Ему отвечают, вторя друг другу, лишь длинные гудки. Саша спит? Быть может, она в душе. Почувствовала себя здоровой и теперь направилась в душ. Глупо. При температуре, сбитой анальгетиками и парацетамолом, лучше лежать, пить чай с малиной и смотреть телевизор.
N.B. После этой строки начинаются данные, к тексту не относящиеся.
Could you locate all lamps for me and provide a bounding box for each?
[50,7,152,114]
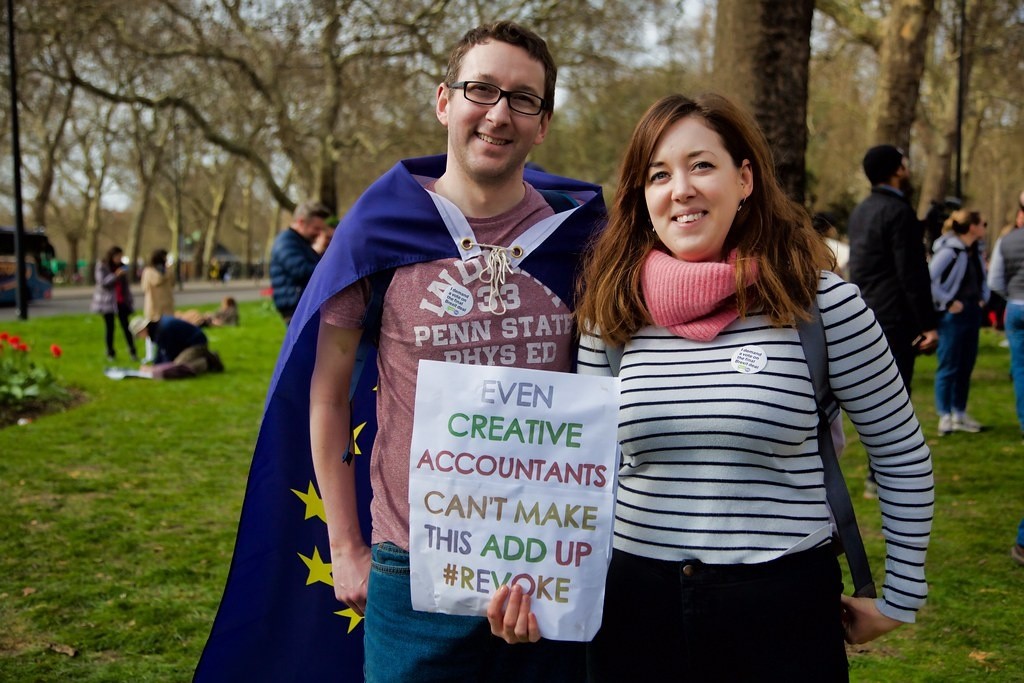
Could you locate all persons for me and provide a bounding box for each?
[485,94,934,683]
[812,143,1024,565]
[309,20,611,683]
[93,201,337,377]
Нацепив мантию на плечики, судья убирает ее в шкаф. Зал едва успел опустеть, как на столе запиликал телефон. Ну, вот… Услышав звонок, она быстро покончила с негой под душем и сейчас, правильно расшифровав показания цифр на АОН, пытается дать запоздалый ответ. Конечно, это Саша. Сейчас сообщит, что после визита врача ей заметно лучше, и будет подавать все признаки активной жизненной позиции. Ей-де стало просто хорошо и вдруг сразу подумалось – в банке столько бумаг и дел, а она тут, завернутая в одеяло…

– Черта с два, – бормочет Антон и снимает трубку. – Струге, слушаю.

– Антон Павлович?

– Да, – отвечает судья, мгновенно узнавая голос. – Кто спрашивает?

Под рукой Струге, кликая кнопками, играет мобильный телефон.

– Ай-я-яй, – замечает голос. – Складывается впечатление, что все мои письменные и устные предупреждения вами забыты как необоснованные. Кургузова помните?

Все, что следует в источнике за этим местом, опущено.